AMLO: el fantasma del populismo

AMLO: el fantasma del populismo
El político mexicano Andrés Manuel López Obrador habla con la prensa
Foto: EFE/Archivo

Como ocurrió en 2006 y en 2012, el fantasma del populismo vuelve a perseguir a Andrés Manuel López Obrador, el candidato puntero en las elecciones presidenciales que se llevarán a cabo en México el domingo 1 de julio.

La posibilidad de que AMLO, quien representa al izquierdista partido Morena, llegue a Los Pinos tiene nuevamente con los nervios de punta a uno de los grupos de mayor poder: la élite empresarial mexicana que teme que se produzca un giro radical en la política económica actual, que se dé marcha atrás a las reformas estructurales como la energética y que se descarrilen proyectos tan ambiciosos como el nuevo aeropuerto de la Ciudad de México.

Varios de estos hombres de negocios no están dispuestos a quedarse impasibles ante la abrumadora ventaja que tiene López Obrador y que algunas encuestas estiman en 20 puntos por encima de su más cercano competidor, Ricardo Anaya, que representa a una  coalición entre el derechista PAN y el izquierdista PRD.

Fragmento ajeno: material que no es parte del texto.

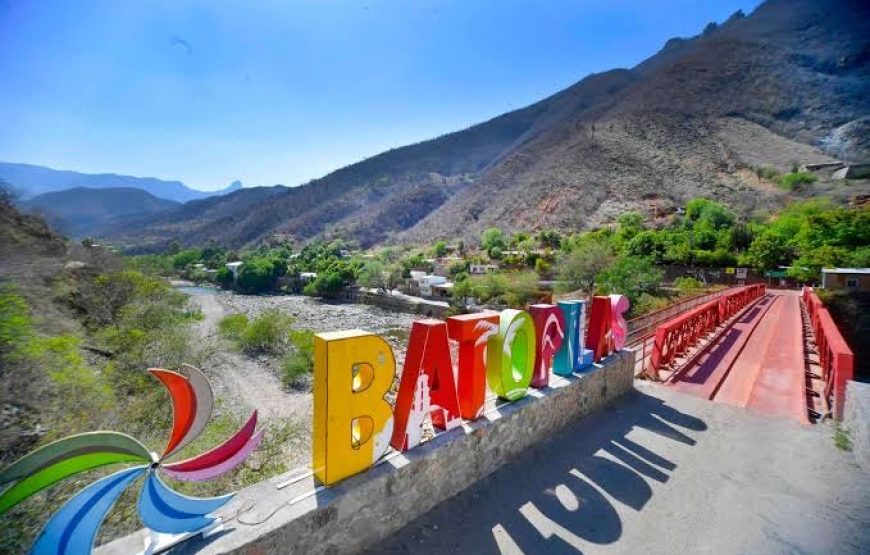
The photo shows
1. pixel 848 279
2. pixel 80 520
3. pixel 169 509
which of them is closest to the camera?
pixel 80 520

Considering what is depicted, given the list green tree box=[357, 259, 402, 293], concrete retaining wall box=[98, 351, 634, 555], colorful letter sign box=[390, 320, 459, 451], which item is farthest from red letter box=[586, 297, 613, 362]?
green tree box=[357, 259, 402, 293]

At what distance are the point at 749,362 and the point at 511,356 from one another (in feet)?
25.9

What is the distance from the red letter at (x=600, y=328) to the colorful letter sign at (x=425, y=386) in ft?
11.5

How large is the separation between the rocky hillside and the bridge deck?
63445mm

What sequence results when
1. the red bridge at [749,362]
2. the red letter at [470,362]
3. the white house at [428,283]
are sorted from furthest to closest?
the white house at [428,283] → the red bridge at [749,362] → the red letter at [470,362]

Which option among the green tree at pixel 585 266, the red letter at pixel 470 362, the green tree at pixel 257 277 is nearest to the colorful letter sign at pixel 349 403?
the red letter at pixel 470 362

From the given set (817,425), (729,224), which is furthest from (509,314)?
(729,224)

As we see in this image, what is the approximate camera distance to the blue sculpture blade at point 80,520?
7.29 feet

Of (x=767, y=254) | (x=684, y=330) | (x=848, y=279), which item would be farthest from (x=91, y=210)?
(x=848, y=279)

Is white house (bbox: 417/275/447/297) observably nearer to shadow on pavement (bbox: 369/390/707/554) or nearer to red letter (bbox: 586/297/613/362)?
red letter (bbox: 586/297/613/362)

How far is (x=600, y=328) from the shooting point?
22.2 ft

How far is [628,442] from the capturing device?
540 centimetres

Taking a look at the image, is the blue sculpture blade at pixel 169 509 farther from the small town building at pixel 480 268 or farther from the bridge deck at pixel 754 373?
the small town building at pixel 480 268

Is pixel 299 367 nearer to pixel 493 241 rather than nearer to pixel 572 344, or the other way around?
pixel 572 344
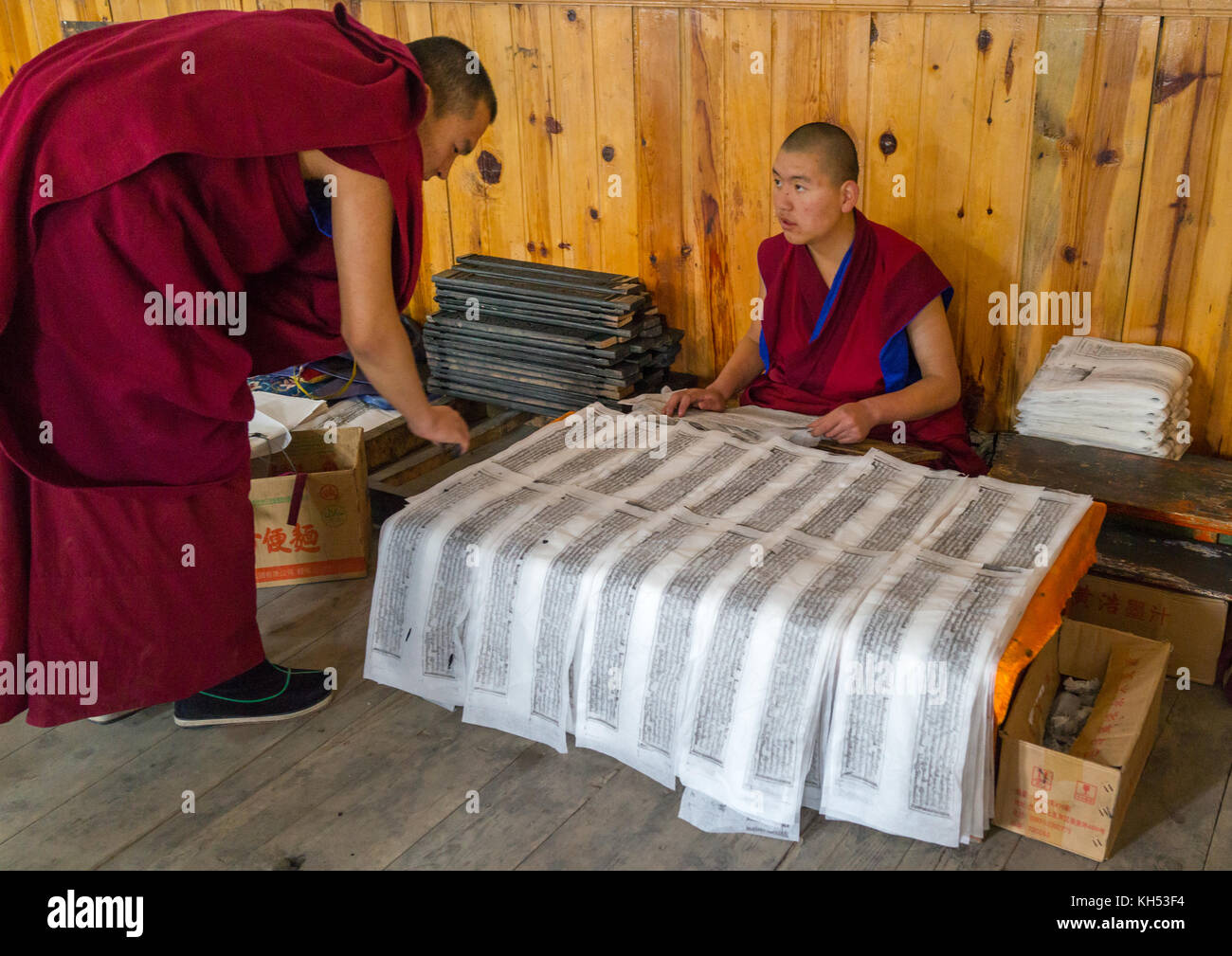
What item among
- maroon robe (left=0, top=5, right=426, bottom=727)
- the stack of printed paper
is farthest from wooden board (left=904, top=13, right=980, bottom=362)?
maroon robe (left=0, top=5, right=426, bottom=727)

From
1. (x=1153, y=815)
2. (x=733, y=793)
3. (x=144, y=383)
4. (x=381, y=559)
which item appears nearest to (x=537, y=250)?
(x=381, y=559)

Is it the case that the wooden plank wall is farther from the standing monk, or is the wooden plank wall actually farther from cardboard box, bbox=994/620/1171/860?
the standing monk

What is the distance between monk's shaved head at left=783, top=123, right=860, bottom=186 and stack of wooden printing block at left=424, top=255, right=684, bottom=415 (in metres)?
0.80

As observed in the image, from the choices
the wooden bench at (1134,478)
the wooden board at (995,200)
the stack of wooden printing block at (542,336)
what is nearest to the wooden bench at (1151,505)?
the wooden bench at (1134,478)

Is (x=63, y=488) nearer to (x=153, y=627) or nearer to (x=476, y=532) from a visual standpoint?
(x=153, y=627)

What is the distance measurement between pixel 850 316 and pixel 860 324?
0.03 m

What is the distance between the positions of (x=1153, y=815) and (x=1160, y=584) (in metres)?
0.55

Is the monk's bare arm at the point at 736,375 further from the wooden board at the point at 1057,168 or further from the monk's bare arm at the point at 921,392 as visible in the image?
the wooden board at the point at 1057,168

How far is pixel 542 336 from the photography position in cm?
337

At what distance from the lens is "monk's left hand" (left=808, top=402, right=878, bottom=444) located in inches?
101

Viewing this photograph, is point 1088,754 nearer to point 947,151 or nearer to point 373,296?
point 373,296

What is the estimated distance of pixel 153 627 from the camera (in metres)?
2.07

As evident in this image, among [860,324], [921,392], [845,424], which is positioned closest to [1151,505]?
[921,392]

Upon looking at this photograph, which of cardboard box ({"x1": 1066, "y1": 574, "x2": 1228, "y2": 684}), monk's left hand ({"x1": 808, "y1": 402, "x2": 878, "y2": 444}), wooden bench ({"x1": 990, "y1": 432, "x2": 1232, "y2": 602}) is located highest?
monk's left hand ({"x1": 808, "y1": 402, "x2": 878, "y2": 444})
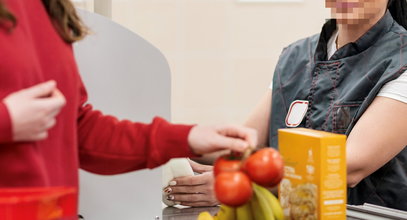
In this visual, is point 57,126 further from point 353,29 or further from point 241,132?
point 353,29

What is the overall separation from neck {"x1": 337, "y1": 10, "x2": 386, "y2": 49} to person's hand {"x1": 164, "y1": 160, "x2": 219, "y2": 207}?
0.66m

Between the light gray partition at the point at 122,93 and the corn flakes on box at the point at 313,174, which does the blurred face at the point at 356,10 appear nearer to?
the light gray partition at the point at 122,93

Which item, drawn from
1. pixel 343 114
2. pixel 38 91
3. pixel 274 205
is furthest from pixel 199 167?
pixel 38 91

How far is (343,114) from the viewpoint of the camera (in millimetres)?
2051

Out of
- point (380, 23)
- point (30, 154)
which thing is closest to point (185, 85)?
point (380, 23)

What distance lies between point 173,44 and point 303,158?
88.9 inches

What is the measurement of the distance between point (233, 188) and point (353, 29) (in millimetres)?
1220

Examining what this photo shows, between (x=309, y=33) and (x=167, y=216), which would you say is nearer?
(x=167, y=216)

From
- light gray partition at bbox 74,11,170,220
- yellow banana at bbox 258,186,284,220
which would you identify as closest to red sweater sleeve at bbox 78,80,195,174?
yellow banana at bbox 258,186,284,220

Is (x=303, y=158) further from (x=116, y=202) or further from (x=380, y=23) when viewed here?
(x=380, y=23)

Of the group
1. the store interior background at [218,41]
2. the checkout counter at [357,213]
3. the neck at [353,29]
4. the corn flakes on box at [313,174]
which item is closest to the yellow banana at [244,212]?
the corn flakes on box at [313,174]

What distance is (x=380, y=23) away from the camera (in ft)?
6.82

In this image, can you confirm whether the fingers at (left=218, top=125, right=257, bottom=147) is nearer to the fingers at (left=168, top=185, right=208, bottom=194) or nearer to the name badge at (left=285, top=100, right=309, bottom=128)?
the fingers at (left=168, top=185, right=208, bottom=194)

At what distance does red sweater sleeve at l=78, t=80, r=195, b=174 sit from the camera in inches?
47.4
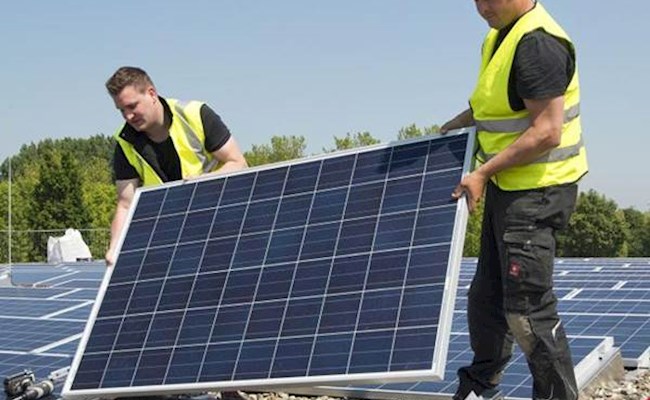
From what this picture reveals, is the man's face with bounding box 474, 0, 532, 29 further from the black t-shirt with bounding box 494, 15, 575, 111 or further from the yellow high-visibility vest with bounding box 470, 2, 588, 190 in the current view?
the black t-shirt with bounding box 494, 15, 575, 111

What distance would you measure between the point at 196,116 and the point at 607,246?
5460cm

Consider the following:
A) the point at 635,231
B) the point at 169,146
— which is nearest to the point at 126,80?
the point at 169,146

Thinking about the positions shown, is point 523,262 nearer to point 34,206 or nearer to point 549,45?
point 549,45

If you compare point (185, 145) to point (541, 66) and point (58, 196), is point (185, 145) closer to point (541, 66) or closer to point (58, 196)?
point (541, 66)

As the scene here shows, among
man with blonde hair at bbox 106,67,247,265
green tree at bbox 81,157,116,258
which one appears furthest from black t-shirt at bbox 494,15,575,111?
green tree at bbox 81,157,116,258

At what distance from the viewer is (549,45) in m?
4.03

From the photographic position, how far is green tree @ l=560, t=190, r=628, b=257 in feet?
185

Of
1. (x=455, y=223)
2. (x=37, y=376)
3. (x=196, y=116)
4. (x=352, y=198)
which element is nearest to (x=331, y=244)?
(x=352, y=198)

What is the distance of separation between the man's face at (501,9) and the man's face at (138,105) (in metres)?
2.28

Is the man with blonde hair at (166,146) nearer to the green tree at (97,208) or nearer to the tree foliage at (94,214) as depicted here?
the tree foliage at (94,214)

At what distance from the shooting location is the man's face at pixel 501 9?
4180 millimetres

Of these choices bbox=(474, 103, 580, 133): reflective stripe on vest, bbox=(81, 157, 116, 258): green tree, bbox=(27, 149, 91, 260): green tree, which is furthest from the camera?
bbox=(27, 149, 91, 260): green tree

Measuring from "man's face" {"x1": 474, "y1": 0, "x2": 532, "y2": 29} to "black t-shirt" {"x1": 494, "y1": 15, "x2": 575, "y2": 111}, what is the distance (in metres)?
0.20

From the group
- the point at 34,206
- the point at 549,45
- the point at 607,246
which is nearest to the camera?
the point at 549,45
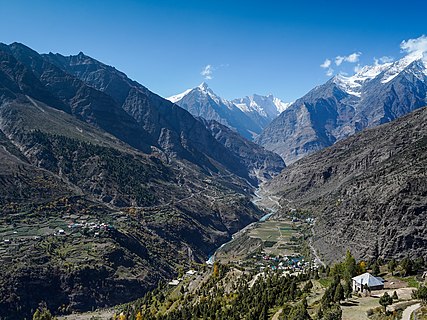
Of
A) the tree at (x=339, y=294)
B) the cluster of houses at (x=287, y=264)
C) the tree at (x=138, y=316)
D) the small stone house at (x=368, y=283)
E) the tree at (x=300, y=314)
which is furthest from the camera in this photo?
the cluster of houses at (x=287, y=264)

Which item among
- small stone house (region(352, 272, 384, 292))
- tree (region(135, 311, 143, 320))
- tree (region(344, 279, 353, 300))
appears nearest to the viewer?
tree (region(344, 279, 353, 300))

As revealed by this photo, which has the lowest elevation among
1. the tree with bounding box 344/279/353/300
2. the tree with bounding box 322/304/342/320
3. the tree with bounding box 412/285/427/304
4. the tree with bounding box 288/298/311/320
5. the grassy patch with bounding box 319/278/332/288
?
the grassy patch with bounding box 319/278/332/288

Para desacreditar al tabasqueño, desde hace varios días circulan por las principales avenidas de la Ciudad de México autobuses con carteles que promocionan una serie televisiva denominada “Populismo en América Latina”  con  fotografías de López Obrador, Hugo Chávez, Juan Domingo Perón y Luiz Inácio Lula da Silva. La intención es clara: inculcar  entre los electores la idea de que AMLO representa un peligro y llevará a México a un destino incierto como el que causaron en sus respectivos países  algunos de los dirigentes que aparecen a su lado.

Aunque no está claro cuándo y cómo se transmitirá la serie, el propio AMLO ha revelado que quienes la financiaron son los conocidos empresarios Claudio X González y Roberto Hernández.

Algunos de los entrevistados para la serie, como la politóloga Denise Dresser y el historiador Lorenzo Meyer, señalan que no han visto el producto terminado, pero se deslindan de cualquier uso político que se le pudiera dar. Muchos seguidores de AMLO han pedido boicotear los programas.

Si bien es obvio que la serie es parte de la campaña sucia contra López Obrador sería contraproducente prohibir su difusión porque se cometería un atentado contra la libertad de expresión. Los electores mexicanos que así lo deseen tienen derecho a verla y a formar su propia opinión al respecto. Hoy más que nunca es necesario que la ciudadanía tenga acceso a la mayor información disponible sobre los partidos y candidatos que aspiran a diferentes cargos de elección porque es mucho lo que está en juego.